> [WORK ITEM]:
Below are the records; pull every line that includes "object".

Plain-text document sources
* * * * * * *
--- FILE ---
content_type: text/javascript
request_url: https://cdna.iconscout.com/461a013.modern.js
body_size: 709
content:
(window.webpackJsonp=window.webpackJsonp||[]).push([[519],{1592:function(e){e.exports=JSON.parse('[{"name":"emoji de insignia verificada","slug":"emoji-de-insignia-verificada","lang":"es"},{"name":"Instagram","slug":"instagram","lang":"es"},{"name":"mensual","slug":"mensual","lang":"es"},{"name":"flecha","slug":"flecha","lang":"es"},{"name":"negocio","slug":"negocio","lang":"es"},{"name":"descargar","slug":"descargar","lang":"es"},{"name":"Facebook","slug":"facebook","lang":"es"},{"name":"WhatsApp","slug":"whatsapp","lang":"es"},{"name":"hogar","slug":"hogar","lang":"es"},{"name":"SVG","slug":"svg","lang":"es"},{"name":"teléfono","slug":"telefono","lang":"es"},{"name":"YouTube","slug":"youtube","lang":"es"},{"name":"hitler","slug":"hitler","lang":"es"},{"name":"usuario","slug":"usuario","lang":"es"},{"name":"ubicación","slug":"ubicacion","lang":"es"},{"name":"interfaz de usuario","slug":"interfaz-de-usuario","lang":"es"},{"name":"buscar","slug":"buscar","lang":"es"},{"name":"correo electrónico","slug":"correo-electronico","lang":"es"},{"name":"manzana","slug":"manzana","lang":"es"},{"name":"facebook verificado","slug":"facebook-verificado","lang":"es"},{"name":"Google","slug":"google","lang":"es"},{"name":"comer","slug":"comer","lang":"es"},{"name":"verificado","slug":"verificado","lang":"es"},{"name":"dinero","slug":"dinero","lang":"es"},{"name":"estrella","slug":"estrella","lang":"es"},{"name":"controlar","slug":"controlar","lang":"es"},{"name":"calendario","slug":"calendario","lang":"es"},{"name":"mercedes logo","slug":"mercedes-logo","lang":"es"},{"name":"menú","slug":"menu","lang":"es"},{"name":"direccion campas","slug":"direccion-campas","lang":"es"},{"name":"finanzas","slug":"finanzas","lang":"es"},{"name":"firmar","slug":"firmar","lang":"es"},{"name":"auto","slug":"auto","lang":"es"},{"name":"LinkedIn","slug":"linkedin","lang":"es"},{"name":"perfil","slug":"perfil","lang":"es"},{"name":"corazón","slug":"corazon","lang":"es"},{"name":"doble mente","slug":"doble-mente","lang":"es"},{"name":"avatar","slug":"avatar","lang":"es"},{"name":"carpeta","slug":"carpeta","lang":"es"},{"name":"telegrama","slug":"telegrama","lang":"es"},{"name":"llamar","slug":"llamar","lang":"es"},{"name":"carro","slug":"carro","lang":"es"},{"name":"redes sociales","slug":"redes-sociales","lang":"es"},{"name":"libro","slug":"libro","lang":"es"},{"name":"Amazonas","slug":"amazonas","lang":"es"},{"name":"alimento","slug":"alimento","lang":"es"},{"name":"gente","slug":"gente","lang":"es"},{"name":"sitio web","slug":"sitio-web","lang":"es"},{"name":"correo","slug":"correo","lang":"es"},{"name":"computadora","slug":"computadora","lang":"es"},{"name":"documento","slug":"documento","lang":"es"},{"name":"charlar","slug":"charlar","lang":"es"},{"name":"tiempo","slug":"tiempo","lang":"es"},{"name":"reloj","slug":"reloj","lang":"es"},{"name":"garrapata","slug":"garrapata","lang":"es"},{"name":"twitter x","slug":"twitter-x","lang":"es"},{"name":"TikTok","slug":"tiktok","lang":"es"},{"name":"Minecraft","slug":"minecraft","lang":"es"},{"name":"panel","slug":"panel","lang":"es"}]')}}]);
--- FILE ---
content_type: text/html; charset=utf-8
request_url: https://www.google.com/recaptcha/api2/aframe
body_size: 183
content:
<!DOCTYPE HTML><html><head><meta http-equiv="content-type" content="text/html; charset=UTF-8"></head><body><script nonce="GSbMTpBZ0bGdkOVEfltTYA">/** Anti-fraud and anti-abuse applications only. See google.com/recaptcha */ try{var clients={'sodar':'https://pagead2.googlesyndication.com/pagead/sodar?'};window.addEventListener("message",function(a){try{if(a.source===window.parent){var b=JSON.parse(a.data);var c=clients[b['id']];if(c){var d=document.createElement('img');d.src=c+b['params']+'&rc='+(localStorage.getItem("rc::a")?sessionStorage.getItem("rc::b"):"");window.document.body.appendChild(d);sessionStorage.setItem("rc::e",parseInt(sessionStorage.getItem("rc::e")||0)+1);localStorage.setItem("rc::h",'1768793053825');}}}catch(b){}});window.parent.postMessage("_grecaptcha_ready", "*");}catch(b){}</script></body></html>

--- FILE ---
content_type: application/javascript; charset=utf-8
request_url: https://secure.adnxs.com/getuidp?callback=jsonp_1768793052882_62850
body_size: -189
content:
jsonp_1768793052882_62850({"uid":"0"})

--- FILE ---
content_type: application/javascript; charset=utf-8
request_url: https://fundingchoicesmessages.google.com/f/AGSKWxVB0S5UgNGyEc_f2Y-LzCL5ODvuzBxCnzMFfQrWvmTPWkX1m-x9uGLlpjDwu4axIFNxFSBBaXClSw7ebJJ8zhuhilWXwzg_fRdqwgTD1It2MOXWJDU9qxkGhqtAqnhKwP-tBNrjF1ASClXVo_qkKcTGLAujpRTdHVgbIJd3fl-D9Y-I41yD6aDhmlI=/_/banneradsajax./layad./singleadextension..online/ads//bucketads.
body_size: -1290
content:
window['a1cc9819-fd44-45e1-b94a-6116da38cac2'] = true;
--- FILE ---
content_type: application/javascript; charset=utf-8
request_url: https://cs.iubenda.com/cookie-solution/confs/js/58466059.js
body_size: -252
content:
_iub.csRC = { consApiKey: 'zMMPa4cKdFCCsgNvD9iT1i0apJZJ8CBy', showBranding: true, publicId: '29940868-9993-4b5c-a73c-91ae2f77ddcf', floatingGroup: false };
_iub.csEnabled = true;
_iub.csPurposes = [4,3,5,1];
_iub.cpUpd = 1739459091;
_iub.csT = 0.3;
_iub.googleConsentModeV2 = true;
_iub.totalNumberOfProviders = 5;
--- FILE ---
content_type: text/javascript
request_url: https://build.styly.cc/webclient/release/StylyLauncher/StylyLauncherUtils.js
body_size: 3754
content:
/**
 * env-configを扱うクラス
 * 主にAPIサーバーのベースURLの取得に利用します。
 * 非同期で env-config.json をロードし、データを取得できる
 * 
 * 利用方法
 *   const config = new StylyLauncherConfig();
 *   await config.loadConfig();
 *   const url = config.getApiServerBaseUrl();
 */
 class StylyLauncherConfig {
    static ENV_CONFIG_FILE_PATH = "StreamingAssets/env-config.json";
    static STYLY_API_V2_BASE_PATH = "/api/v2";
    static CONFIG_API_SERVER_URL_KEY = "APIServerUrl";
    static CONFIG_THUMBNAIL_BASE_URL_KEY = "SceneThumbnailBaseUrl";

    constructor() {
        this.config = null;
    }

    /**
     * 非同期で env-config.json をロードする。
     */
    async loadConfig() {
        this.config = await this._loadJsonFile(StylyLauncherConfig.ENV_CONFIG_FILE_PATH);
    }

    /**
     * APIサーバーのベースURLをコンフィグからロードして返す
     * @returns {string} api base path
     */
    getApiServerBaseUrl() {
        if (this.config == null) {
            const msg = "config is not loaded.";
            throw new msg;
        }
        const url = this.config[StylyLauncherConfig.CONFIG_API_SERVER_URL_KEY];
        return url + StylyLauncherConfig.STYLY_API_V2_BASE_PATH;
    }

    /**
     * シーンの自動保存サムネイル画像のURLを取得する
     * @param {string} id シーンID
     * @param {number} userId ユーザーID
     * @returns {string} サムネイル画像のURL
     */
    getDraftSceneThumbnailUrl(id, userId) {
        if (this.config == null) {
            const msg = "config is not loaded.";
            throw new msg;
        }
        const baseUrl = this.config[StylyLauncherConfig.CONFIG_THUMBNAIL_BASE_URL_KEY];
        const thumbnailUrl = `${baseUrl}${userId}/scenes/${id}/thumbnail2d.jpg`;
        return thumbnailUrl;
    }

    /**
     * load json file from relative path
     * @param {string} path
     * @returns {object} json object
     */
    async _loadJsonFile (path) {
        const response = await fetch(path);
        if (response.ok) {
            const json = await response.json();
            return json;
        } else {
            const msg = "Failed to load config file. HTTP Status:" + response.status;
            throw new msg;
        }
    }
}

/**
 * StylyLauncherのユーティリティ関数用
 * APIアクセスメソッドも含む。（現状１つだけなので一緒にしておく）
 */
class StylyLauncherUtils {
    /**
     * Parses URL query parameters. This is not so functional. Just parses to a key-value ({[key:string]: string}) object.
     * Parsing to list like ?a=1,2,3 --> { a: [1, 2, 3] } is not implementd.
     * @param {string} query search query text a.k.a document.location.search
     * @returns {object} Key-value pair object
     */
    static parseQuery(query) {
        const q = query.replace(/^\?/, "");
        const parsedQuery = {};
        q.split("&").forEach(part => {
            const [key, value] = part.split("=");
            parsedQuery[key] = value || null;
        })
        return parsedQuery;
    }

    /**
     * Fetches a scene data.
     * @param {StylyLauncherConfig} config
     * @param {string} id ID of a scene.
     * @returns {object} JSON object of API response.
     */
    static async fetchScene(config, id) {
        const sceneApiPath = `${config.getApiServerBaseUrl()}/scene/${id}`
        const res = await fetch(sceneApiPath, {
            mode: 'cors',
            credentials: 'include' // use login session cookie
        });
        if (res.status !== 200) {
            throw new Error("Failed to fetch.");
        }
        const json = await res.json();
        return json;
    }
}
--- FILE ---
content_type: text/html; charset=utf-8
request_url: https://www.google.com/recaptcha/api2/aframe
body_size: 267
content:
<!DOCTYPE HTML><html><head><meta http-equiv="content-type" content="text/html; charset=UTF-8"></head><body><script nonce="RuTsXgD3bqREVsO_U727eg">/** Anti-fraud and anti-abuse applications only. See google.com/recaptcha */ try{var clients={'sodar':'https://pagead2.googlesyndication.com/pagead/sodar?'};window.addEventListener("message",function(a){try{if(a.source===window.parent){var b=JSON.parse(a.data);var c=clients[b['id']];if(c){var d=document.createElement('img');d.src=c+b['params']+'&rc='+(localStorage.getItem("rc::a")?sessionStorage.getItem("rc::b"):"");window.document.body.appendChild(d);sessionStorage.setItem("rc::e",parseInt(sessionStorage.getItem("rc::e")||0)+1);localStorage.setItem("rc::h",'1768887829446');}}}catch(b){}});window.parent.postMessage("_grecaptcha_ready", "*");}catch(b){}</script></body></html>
* * * * * * *
> [EXERCISE OUTPUT]:
     * @returns {object} json object
     * Parses URL query parameters. This is not so functional. Just parses to a key-value ({[key:string]: string}) object.
     * @returns {object} Key-value pair object
     * @returns {object} JSON object of API response.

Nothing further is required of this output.